## EXERCISE INSTRUCTIONS
Write out every single entry exactly.

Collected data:
※ ※ ※

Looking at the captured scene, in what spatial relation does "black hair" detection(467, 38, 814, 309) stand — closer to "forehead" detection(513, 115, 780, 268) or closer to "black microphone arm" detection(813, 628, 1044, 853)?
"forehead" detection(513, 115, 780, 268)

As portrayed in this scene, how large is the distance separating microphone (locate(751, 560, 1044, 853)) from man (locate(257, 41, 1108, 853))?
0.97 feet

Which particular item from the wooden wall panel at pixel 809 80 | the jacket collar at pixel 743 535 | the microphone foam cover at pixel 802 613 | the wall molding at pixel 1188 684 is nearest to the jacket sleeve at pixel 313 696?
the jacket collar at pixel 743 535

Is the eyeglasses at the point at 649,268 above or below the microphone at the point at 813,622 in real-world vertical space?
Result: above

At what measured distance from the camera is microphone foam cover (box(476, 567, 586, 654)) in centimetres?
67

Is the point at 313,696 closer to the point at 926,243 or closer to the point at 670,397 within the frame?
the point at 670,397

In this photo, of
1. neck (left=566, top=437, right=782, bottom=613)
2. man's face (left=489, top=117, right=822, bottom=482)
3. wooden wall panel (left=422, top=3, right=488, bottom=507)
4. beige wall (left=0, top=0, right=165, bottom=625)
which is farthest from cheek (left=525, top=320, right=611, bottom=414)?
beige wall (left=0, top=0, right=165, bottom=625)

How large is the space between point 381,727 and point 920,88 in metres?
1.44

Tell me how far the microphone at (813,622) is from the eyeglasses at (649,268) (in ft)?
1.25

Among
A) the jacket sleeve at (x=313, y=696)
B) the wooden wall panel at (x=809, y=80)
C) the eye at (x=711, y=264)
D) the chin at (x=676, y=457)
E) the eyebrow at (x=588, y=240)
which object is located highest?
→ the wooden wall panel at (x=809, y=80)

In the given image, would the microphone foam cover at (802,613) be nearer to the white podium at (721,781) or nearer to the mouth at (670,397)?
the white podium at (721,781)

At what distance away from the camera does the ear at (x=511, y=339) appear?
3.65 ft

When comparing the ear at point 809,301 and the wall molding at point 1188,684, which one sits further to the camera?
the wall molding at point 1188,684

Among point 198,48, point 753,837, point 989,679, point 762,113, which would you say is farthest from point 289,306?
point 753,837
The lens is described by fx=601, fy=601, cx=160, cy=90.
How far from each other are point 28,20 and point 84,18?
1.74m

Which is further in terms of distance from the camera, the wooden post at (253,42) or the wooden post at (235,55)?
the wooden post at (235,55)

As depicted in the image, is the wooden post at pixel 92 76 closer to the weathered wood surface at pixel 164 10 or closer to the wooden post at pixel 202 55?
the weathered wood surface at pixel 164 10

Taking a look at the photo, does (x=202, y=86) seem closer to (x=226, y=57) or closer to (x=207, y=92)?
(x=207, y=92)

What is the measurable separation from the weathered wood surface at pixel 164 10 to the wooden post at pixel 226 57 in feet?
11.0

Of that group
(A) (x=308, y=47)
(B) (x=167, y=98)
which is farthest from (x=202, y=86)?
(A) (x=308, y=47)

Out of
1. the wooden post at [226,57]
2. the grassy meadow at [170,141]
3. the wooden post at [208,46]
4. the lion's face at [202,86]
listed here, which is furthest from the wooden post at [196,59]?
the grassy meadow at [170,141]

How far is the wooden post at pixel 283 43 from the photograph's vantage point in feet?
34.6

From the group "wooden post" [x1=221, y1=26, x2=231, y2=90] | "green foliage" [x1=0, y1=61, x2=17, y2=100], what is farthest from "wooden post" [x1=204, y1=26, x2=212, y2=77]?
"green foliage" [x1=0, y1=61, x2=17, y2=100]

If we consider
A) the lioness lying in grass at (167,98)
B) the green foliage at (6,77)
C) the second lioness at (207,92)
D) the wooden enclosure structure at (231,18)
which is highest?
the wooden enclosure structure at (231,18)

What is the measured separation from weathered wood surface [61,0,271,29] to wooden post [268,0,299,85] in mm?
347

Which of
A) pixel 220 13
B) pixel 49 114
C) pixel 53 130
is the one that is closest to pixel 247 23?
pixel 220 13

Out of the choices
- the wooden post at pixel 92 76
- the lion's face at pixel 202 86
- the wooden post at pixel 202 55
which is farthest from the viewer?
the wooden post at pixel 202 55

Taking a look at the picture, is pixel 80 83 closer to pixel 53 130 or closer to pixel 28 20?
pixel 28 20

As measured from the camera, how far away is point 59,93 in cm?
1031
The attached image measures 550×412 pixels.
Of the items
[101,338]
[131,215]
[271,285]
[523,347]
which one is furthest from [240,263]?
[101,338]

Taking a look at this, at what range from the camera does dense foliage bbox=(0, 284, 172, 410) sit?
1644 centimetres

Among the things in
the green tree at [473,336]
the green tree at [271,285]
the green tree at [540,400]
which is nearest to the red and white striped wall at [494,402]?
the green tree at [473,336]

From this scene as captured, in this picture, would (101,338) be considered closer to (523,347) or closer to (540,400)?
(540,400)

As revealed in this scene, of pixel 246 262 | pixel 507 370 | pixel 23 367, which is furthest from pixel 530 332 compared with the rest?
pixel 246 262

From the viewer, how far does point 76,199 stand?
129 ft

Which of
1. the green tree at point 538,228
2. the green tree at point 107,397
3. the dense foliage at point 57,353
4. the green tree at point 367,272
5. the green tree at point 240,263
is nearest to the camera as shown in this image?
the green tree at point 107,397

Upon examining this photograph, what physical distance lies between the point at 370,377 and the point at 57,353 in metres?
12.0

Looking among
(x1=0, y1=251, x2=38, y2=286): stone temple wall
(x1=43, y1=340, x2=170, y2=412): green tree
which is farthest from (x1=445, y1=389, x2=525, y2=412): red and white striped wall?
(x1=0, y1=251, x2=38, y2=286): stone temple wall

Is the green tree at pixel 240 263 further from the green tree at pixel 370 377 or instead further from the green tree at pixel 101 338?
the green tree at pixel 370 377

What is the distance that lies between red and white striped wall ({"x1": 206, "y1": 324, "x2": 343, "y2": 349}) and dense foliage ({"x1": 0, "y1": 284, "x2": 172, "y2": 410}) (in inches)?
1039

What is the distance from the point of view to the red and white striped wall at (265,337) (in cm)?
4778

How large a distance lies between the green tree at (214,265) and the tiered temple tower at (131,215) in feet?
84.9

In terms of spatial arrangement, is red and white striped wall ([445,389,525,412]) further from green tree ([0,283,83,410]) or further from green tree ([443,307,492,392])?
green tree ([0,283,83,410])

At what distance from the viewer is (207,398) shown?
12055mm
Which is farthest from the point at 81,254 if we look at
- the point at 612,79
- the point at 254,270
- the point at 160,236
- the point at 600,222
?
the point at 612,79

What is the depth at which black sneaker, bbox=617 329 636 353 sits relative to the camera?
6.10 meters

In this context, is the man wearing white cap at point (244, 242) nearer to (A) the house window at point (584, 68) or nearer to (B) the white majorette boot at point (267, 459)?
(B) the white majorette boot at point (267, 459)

※ ※ ※

## COMPLETED EXERCISE
Looking at the captured scene, in what spatial relation does "black hair" detection(467, 38, 814, 309) stand — closer to "forehead" detection(513, 115, 780, 268) or closer to "black microphone arm" detection(813, 628, 1044, 853)?
"forehead" detection(513, 115, 780, 268)

As portrayed in this scene, how large is the distance separating microphone (locate(751, 560, 1044, 853)) from man (locate(257, 41, 1108, 853))?
0.97 feet

Which particular item from the wooden wall panel at pixel 809 80 | the jacket collar at pixel 743 535 | the microphone foam cover at pixel 802 613 | the wall molding at pixel 1188 684 is nearest to the jacket sleeve at pixel 313 696?
the jacket collar at pixel 743 535

Is the eyeglasses at the point at 649,268 above or below the microphone at the point at 813,622 in real-world vertical space?
Result: above

At what measured distance from the camera is microphone foam cover (box(476, 567, 586, 654)) in centimetres?
67

Is the point at 313,696 closer to the point at 926,243 or closer to the point at 670,397 within the frame?
the point at 670,397

In this photo, of
1. neck (left=566, top=437, right=782, bottom=613)
2. man's face (left=489, top=117, right=822, bottom=482)
3. wooden wall panel (left=422, top=3, right=488, bottom=507)
4. beige wall (left=0, top=0, right=165, bottom=625)
which is farthest from cheek (left=525, top=320, right=611, bottom=414)?
beige wall (left=0, top=0, right=165, bottom=625)

How large is the space between point 381,727 and point 920,88 in metres?
1.44

Tell me how far the microphone at (813,622) is from the eyeglasses at (649,268) (in ft)?
1.25

Among
A) the jacket sleeve at (x=313, y=696)
B) the wooden wall panel at (x=809, y=80)
C) the eye at (x=711, y=264)
D) the chin at (x=676, y=457)
E) the eyebrow at (x=588, y=240)
which object is located highest?
→ the wooden wall panel at (x=809, y=80)

In the given image, would the microphone foam cover at (802,613) be nearer to the white podium at (721,781) or nearer to the mouth at (670,397)?
the white podium at (721,781)

At what distance away from the camera does the ear at (x=511, y=339) appear?
3.65 ft

When comparing the ear at point 809,301 and the wall molding at point 1188,684, which one sits further to the camera?
the wall molding at point 1188,684

Among point 198,48, point 753,837, point 989,679, point 762,113, which would you say is farthest from point 289,306?
point 753,837
The lens is described by fx=601, fy=601, cx=160, cy=90.
How far from each other are point 28,20 and point 84,18?
1.74m

Which is further in terms of distance from the camera, the wooden post at (253,42) or the wooden post at (235,55)?
the wooden post at (235,55)

As depicted in the image, is the wooden post at pixel 92 76 closer to the weathered wood surface at pixel 164 10 or closer to the wooden post at pixel 202 55?
the weathered wood surface at pixel 164 10

Taking a look at the photo, does (x=202, y=86) seem closer to (x=226, y=57) or closer to (x=207, y=92)?
(x=207, y=92)

What is the measurable separation from the weathered wood surface at pixel 164 10 to the wooden post at pixel 226 57 in feet?
11.0

Of that group
(A) (x=308, y=47)
(B) (x=167, y=98)
which is farthest from (x=202, y=86)?
(A) (x=308, y=47)

Out of
1. the wooden post at [226,57]
2. the grassy meadow at [170,141]
3. the wooden post at [208,46]
4. the lion's face at [202,86]
listed here, which is furthest from the wooden post at [196,59]?
the grassy meadow at [170,141]

How far is the wooden post at pixel 283 43 from the photograph's vantage point in feet?
34.6

From the group "wooden post" [x1=221, y1=26, x2=231, y2=90] | "green foliage" [x1=0, y1=61, x2=17, y2=100], what is farthest from "wooden post" [x1=204, y1=26, x2=212, y2=77]?
"green foliage" [x1=0, y1=61, x2=17, y2=100]

If we consider
A) the lioness lying in grass at (167,98)
B) the green foliage at (6,77)
C) the second lioness at (207,92)
D) the wooden enclosure structure at (231,18)
which is highest?
the wooden enclosure structure at (231,18)

What is the measured separation from weathered wood surface [61,0,271,29] to wooden post [268,0,299,85] in mm?
347

Which of
A) pixel 220 13
B) pixel 49 114
C) pixel 53 130
is the one that is closest to pixel 247 23?
pixel 220 13

Out of the choices
- the wooden post at pixel 92 76
- the lion's face at pixel 202 86
- the wooden post at pixel 202 55
which is farthest from the viewer?
the wooden post at pixel 202 55

Taking a look at the picture, is pixel 80 83 closer to pixel 53 130 or closer to pixel 28 20?
pixel 28 20

As measured from the camera, how far away is point 59,93 in cm?
1031
The attached image measures 550×412 pixels.
Of the items
[101,338]
[131,215]
[271,285]
[523,347]
which one is furthest from [240,263]?
[101,338]

Taking a look at this, at what range from the camera does dense foliage bbox=(0, 284, 172, 410) sit?
1644 centimetres

Among the things in
the green tree at [473,336]
the green tree at [271,285]
the green tree at [540,400]
which is nearest to the red and white striped wall at [494,402]?
the green tree at [473,336]

From this scene as captured, in this picture, would (101,338) be considered closer to (523,347) or closer to (540,400)?
(540,400)

As revealed in this scene, of pixel 246 262 | pixel 507 370 | pixel 23 367, which is furthest from pixel 530 332 compared with the rest?
pixel 246 262

From the viewer, how far does point 76,199 stand?
129 ft

Which of
1. the green tree at point 538,228
2. the green tree at point 107,397
3. the dense foliage at point 57,353
4. the green tree at point 367,272
5. the green tree at point 240,263
is nearest to the camera as shown in this image?
the green tree at point 107,397

Upon examining this photograph, what physical distance lies between the point at 370,377 and the point at 57,353 in metres?
12.0

Looking among
(x1=0, y1=251, x2=38, y2=286): stone temple wall
(x1=43, y1=340, x2=170, y2=412): green tree
which is farthest from (x1=445, y1=389, x2=525, y2=412): red and white striped wall?
(x1=0, y1=251, x2=38, y2=286): stone temple wall

Is the green tree at pixel 240 263 further from the green tree at pixel 370 377 or instead further from the green tree at pixel 101 338?
the green tree at pixel 370 377

What is the distance that lies between red and white striped wall ({"x1": 206, "y1": 324, "x2": 343, "y2": 349}) and dense foliage ({"x1": 0, "y1": 284, "x2": 172, "y2": 410}) (in inches)?
1039

What is the distance from the point of view to the red and white striped wall at (265,337) (in cm)?
4778

How large a distance lies between the green tree at (214,265) and the tiered temple tower at (131,215) in feet?
84.9

In terms of spatial arrangement, is red and white striped wall ([445,389,525,412]) further from green tree ([0,283,83,410]) or further from green tree ([443,307,492,392])?
green tree ([0,283,83,410])

At what distance from the viewer is (207,398) shown?
12055mm
Which is farthest from the point at 81,254 if we look at
- the point at 612,79
- the point at 254,270
- the point at 160,236
- the point at 600,222
?
the point at 612,79

What is the depth at which black sneaker, bbox=617 329 636 353 sits relative to the camera?
6.10 meters

In this context, is the man wearing white cap at point (244, 242) nearer to (A) the house window at point (584, 68) or nearer to (B) the white majorette boot at point (267, 459)?
(B) the white majorette boot at point (267, 459)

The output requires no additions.